Sentenza del 28 marzo 2002
I Corte di diritto pubblico
 
Giudici federali Aemisegger, presidente della Corte e vicepresidente del Tribunale federale,
Féraud e Catenazzi,
cancelliere Crameri.
 
X.________, Madrid (E),
ricorrente, patrocinato dall'avv. Marco Cereghetti, Corso Elvezia 7, casella postale 2364, 6901 Lugano,
 
contro
 
Ministero pubblico del Cantone Ticino, Via Pretorio 16, 6901 Lugano,
Tribunale d'appello del Cantone Ticino, Camera dei ricorsi penali, Via Pretorio 16, 6901 Lugano.
 
messa in libertà (importo della cauzione)
 
(ricorso di diritto pubblico contro la sentenza del 30 novembre 2001 della Camera dei ricorsi penali del Tribunale d'appello del Cantone Ticino)
 
Fatti:
A.
Il 25 luglio 2001 X.________, cittadino spagnolo, è stato fermato a Chiasso, in possesso, tra l'altro, di due fogli manoscritti di D.________, ove questi si impegnava a consegnargli due assegni, uno di US$ 280'000, l'altro con importo da definire secondo la chiusura del conto Y.________; nel secondo foglio D.________ si impegnava personalmente a recuperare la perdita della gestione del citato conto fino a un importo di Ptas 100'000'000. Con X.________ è stata fermata un'altra persona, C.________.

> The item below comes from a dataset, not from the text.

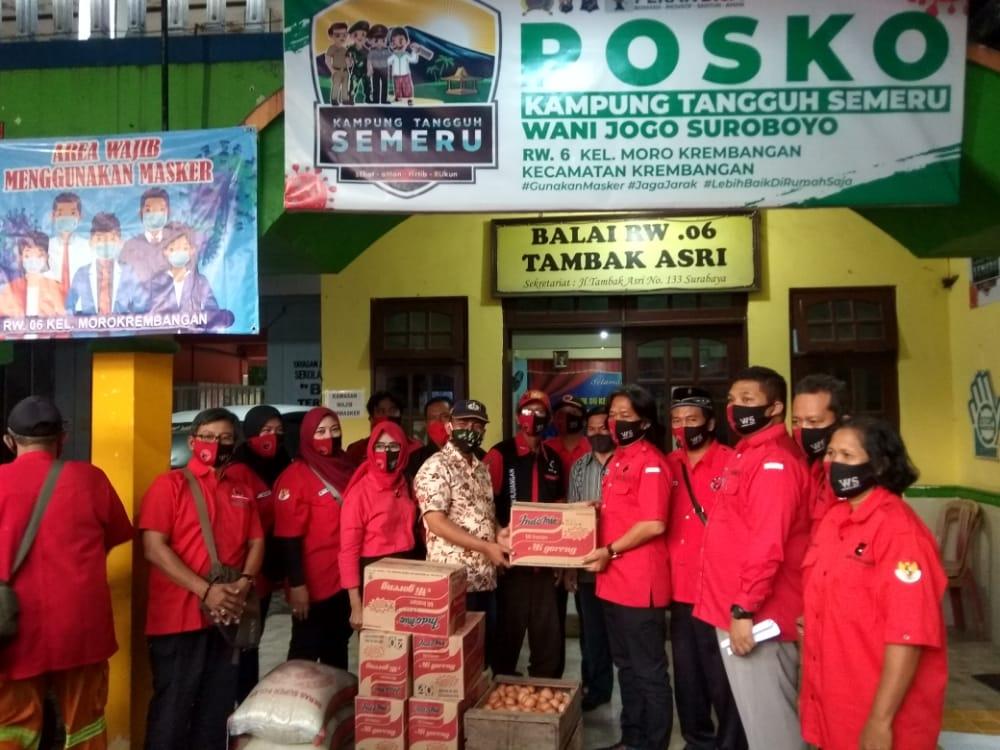 Banteng Surabaya Bantu Korban Kebakaran Tambak Asri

Viste le spiegazioni contraddittorie e poco chiare relative al contenuto dei menzionati scritti, il 26 luglio 2001 il Procuratore pubblico del Cantone Ticino (PP) ha promosso nei confronti degli arrestati l'accusa per riciclaggio di denaro, poi estesa a riciclaggio di denaro aggravato e falsità in documenti. Il Giudice dell'istruzione e dell'arresto del Cantone Ticino (GIAR) ha confermato l'arresto di entrambi per il pericolo di fuga e per i bisogni dell'istruttoria.
B.
Con decisione dell'8 novembre 2001 il GIAR ha accolto un'istanza di libertà provvisoria del 29 ottobre 2001 di X.________, preavvisata negativamente dal PP, previo versamento di una cauzione di fr. 150'000.-- (dispositivo n. 1), ritenuta l'esistenza di gravi indizi di colpevolezza e un concreto pericolo di fuga.
C.
Contro questo giudizio l'arrestato, nel frattempo liberato la cauzione essendo stata soluta, è insorto alla Camera dei ricorsi penali del Tribunale d'appello del Cantone Ticino (CRP) chiedendo, in via principale, di accogliere l'istanza di libertà provvisoria senza alcuna cauzione e di invitare il Ministero pubblico a restituire l'importo di fr. 150'000.--, subordinatamente di fissare una cauzione di fr. 50'000.--. La Corte cantonale, statuendo il 10 gennaio 2002, ha respinto, in quanto ammissibile, il gravame.
D.
X.________ impugna questo giudizio con un ricorso di diritto pubblico al Tribunale federale. Chiede di annullarlo e di modificarne il dispositivo n. 1 nel senso che l'istanza di libertà provvisoria è accolta, senza che sia dovuta alcuna cauzione, postulando la restituzione dell'importo di fr. 150'000.--, già versato; in via subordinata chiede di annullarlo, di fissare la cauzione a fr. 50'000.-- e di restituirgli l'importo di fr. 100'000.--.
 
La CRP si rimette al giudizio del Tribunale federale mentre il PP propone la reiezione del ricorso.
Diritto:
 
1. Il Tribunale federale esamina d'ufficio e con piena cognizione l'ammissibilità dei ricorsi sottopostigli (DTF 127 I 92 consid. 1, 127 II 198 consid. 2).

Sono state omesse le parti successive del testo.